Hacker News new | ask | show | jobs
by throwaway1851 1377 days ago
I have a suspicion that generative art is going to hit a data wall, also. All of these models are constrained in what patterns they can learn because image captions are not very precise. They can rehash common motifs associated with keywords, but they’re not good at following specific instructions. (“The chair is at the corner of the rug, turned 15 degrees to the left, with the leg nearest the camera aligned with the edge of the fireplace.”) For them to meaningfully improve in this regard, I have to imagine someone will need to locate a trove of a few billion images with exceptionally high quality captions, and well distributed throughout the space of possible image types, subjects, themes, and styles.
1 comments

I think that details like angle and position will be resolved by using basic sketches as a starting point (we can already make images that sort of conform to layouts as well as prompts), and subdividing the image into assets it then has to stitch together in subsequent steps, and then adjusting lighting/contrast/style as a set of filters in post processing.
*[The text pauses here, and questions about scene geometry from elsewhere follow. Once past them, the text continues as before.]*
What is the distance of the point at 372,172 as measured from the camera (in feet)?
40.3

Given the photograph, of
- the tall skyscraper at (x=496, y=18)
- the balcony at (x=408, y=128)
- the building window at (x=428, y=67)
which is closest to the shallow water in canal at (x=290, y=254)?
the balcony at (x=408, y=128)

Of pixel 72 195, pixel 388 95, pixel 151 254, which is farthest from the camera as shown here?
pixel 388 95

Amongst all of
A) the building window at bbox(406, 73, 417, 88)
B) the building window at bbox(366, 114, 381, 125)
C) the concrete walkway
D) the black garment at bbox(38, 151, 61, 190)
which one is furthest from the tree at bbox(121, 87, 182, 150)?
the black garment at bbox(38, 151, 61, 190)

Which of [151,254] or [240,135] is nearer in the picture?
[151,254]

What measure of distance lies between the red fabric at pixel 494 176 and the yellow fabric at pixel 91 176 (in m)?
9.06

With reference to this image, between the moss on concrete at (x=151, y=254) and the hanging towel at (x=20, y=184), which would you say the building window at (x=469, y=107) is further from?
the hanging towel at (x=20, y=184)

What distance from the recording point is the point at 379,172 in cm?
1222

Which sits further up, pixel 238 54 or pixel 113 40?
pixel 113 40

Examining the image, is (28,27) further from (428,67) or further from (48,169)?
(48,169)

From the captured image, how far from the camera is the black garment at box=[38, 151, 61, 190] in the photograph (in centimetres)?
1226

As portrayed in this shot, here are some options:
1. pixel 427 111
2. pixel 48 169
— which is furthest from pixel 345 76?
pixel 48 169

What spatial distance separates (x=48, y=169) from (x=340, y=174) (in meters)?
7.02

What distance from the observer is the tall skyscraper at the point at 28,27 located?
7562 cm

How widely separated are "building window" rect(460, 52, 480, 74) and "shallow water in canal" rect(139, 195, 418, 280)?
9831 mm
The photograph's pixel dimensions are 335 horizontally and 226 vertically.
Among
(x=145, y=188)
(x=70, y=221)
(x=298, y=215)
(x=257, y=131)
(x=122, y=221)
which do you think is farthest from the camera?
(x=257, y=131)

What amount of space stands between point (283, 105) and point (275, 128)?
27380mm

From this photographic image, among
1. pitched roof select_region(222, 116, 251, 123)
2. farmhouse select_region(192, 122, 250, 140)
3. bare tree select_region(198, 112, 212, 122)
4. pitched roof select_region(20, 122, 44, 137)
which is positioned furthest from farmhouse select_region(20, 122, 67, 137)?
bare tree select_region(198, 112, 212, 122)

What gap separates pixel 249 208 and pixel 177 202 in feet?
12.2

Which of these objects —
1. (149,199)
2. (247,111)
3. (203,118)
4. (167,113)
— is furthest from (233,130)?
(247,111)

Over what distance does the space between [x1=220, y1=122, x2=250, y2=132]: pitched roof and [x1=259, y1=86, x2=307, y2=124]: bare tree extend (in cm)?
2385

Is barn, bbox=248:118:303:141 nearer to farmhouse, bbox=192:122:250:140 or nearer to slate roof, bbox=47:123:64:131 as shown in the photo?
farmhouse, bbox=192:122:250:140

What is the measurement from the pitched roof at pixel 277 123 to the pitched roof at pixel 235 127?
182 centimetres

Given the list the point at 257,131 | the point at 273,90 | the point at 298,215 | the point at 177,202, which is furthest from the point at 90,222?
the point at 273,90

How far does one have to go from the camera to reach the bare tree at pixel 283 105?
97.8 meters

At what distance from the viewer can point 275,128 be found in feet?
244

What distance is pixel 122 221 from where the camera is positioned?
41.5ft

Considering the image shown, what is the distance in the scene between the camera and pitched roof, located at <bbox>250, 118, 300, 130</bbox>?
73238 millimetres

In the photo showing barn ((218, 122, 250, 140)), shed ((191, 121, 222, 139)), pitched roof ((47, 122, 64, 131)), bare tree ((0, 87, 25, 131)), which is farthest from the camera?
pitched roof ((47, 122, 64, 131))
The wall is lowered quite a bit when you don't insist on doing everything from a single magic prompt

(This will be great from the point of view of art creation; not so great from the point of view of supposedly rendering humans obsolete)

That makes sense. I don’t think that will render humans obsolete; I think it will just increase their productivity and ultimately raise the standard of quality expected. It means artists can explore and iterate on ideas faster than if they had to lay down preliminary artifacts manually. But it doesn’t eliminate the need for authorship: someone still needs to decide what to communicate visually and how to communicate it.